Hi Felicia - thanks for your comment. It isn't easy to come to a point where you realise you won't have children. I was asked once how I knew when it was time to let go - and it was when I could see a life without children that would be okay and fulfilling. I say to people, I enjoy my life and I'm happy (mostly!), but it's not better or worse than if we'd had children - it's just different. And we try to engage and embrace it for what it is. It seems we have similar views! xx

Unknown said...

Thank you for writing your book about not being able to have children. My story is similar to yours as we have been trying for over two years with no explanation of why we are infertile from our doctors. I grew up being told i am so good with babies and young children and that I would make a great mother, but like you said sometimes life itself writes parts of the journey we can't control. I think young women need to hear these stories and be more prepared to handle both sides of this topic, because we as women have no idea how hard it actually is until we are in the thick of trying to make a baby.

Mothers need to be real with their daughters and tell the truth that life is different for everyone and nothing is guaranteed.
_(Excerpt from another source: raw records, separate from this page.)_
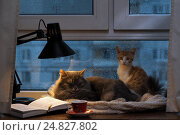 Купить «Cats sleeping in the window. Outside, rain, water drops on the glass. Twilight, included a desk lamp. It should be a cup with a drink, it is an open book. Cozy and warm», фото № 24827802, снято 23 марта 2019 г. (c) Ирина Козорог / Фотобанк Лори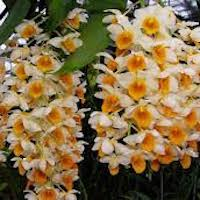 Dendrobium thyrsiflorum B.S. Williams Perfume essential oil. Used by Singapore memories and jetaime perfumery as therapeutic orchid oil of asia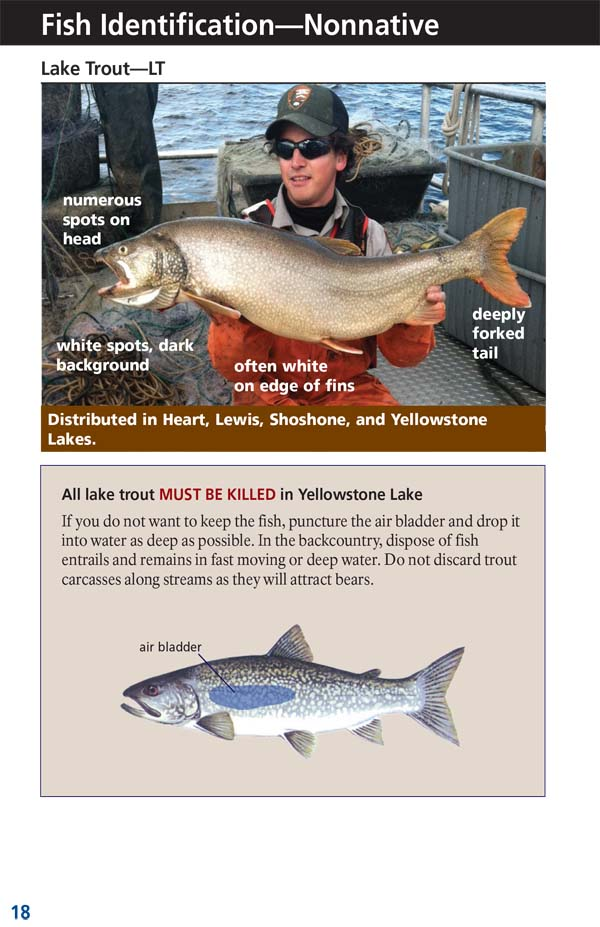 Yellowstone Fishing Regulations Page 20 - NPS Image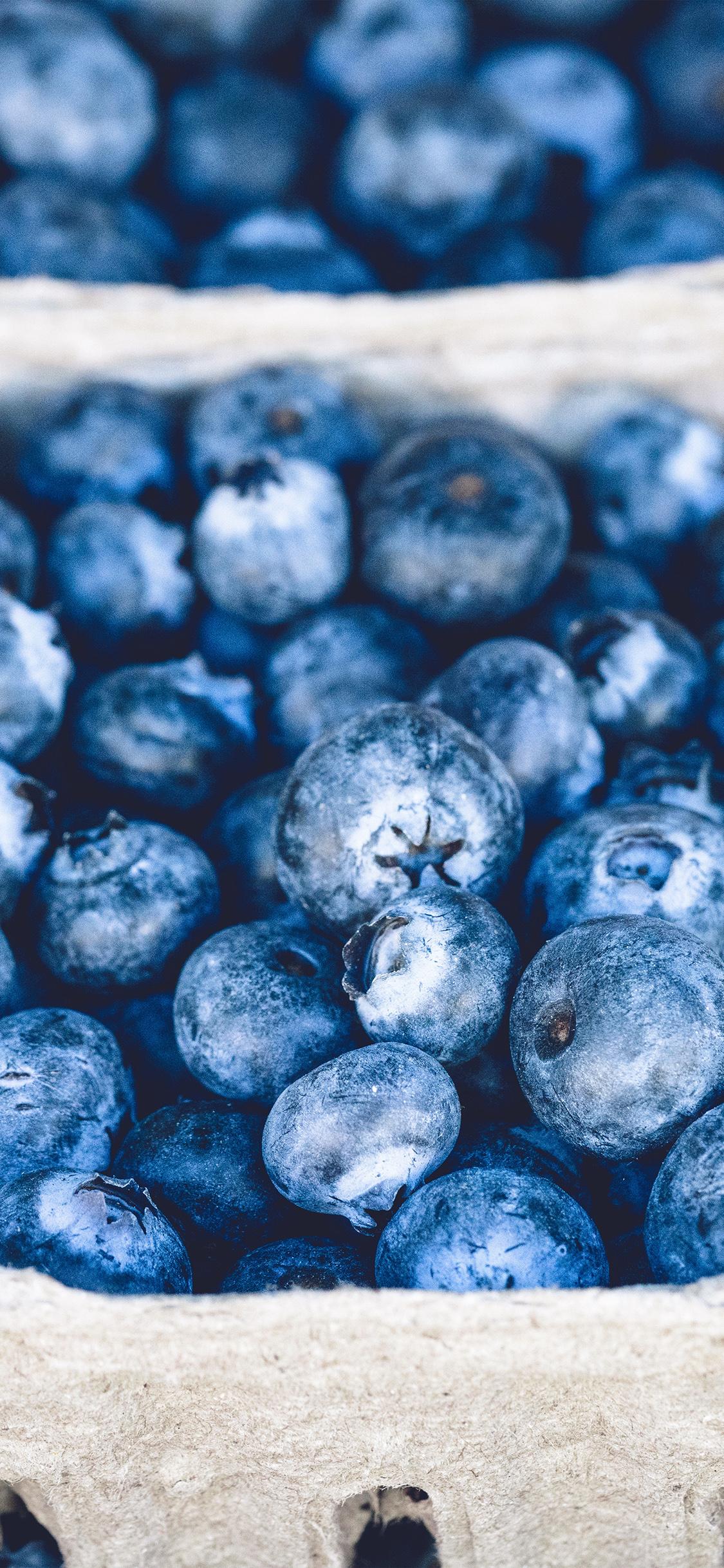 iPhoneXpapers.com-Apple-iPhone-wallpaper-nc20-blueberry-mart-fruit-nature-eat-food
I am struggling myself to accept this possibility of not having children, but I appreciate hearing your story and your journey to accepting it. I think right now I still get jealous of other people and find facebook hard to look at. I am working on giving my feelings the space and time they deserve because holding it in isn't going to allow me to heal, but a sincere thank you for your book you are an inspiration for women everywhere.

Kate Bettison said...

Hello Christine,

I am so sorry I haven't replied to your comment. I've been a bit out of action lately - a few different difficult things going on.

You are very welcome re the book and I'm so glad it provides inspiration to others.

Give your feelings that space and honour them - they, and you, deserve that. It is important, though, to know that those feelings and thoughts won't eventually go away for all time. Recently I've been struggling again with not have children - it surprised me, even though I knew it would happen every now and then.

Please keep in touch - and any time you need a virtual hug, I'm right here.

Kate

Joy Michele Timmons said...

Hi, Kate,

You need to trust God and let it naturally happened. I believe you can still be a mother. Do not give up. Just eat healthy, exercise, take care of yourself.

God Bless,
Joy

Kate Bettison said...

Hello Joy,

Thank you so much for your comment. I appreciate and respect your belief that I should trust God, but the truth is I cannot, physically, have children - it won't happen for me.

The best thing I can do, and have done, is to look to a life that is without children but has many blessings and amazing things to look forward to.

Once again, thank you for your comment. It does mean a lot to me when people believe that I can still have children - your faith is to be respected.